To conclude, the three participants raised several concerns or problems of English language proficiency, cultural difference, students’ autonomy, and teaching resources. Among these problems, student English proficiency can be overcome as long as the teacher will make efforts in their teaching design and pay more attention to students’ level through scaffolding or by using various sign systems. As for a culture that values submission over confrontation, thus hindering students from doing critical literacy, Frank suggested we may start with simple critical literacy techniques, making use of culturally familiar texts or various sign systems to foster student discussion. Since one of tenets of critical literacy is to redress social inequality through action, controversial political or social issues will make perfect materials for teaching critical literacy. However, the teacher should be optimally open-minded, thus allowing different voices and tolerating different opinions.
3. Teaching EFL Reading: Past vs. Future
In this section, we summarize how each of the participants taught reading in the past and will teach it in the future, and then compare their past and future teaching. Then, we also display each participant’s lesson plan for teaching the text “Cinderella.” The lesson plans serve not only as triangulation to see how consistent their lesson plan is with the future teaching that they described, but also as a way to investigate how they will infuse critical literacy in EFL teaching.

#### [Requirement 1]
In the passage on critical literacy in EFL teaching, list the concerns or problems that the three participants raised.
#### [Requirement 2]
Copy the stretch of the passage on critical literacy in EFL teaching from "3. Teaching EFL" through "in EFL teaching.", word for word.

(Part of a data file)
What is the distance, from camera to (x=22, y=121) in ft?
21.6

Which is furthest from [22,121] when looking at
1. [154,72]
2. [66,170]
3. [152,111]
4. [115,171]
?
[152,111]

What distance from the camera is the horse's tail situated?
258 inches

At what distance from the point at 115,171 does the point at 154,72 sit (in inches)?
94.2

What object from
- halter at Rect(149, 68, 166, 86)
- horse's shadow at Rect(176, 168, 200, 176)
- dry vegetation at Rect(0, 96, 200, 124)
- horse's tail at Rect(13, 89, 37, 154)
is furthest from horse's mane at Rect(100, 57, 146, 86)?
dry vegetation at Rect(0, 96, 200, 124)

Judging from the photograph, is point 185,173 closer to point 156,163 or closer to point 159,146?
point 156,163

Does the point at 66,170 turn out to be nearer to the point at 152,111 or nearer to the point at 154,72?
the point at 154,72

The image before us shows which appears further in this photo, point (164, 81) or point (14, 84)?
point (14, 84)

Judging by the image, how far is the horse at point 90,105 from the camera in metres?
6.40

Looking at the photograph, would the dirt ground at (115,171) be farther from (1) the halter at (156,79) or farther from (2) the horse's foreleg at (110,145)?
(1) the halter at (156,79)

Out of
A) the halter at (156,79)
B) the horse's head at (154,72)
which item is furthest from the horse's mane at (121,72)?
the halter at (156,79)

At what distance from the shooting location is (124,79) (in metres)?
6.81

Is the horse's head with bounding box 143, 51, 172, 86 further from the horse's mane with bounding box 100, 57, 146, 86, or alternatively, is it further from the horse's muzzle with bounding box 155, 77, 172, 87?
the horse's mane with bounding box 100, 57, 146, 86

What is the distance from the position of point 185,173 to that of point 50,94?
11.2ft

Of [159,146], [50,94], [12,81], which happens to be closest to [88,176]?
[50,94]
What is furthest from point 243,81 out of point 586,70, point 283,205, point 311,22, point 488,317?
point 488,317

#### [Complete answer 1]
- English language proficiency
- Cultural difference
- Students' autonomy
- Teaching resources

#### [Complete answer 2]
3. Teaching EFL Reading: Past vs. Future
In this section, we summarize how each of the participants taught reading in the past and will teach it in the future, and then compare their past and future teaching. Then, we also display each participant’s lesson plan for teaching the text “Cinderella.” The lesson plans serve not only as triangulation to see how consistent their lesson plan is with the future teaching that they described, but also as a way to investigate how they will infuse critical literacy in EFL teaching.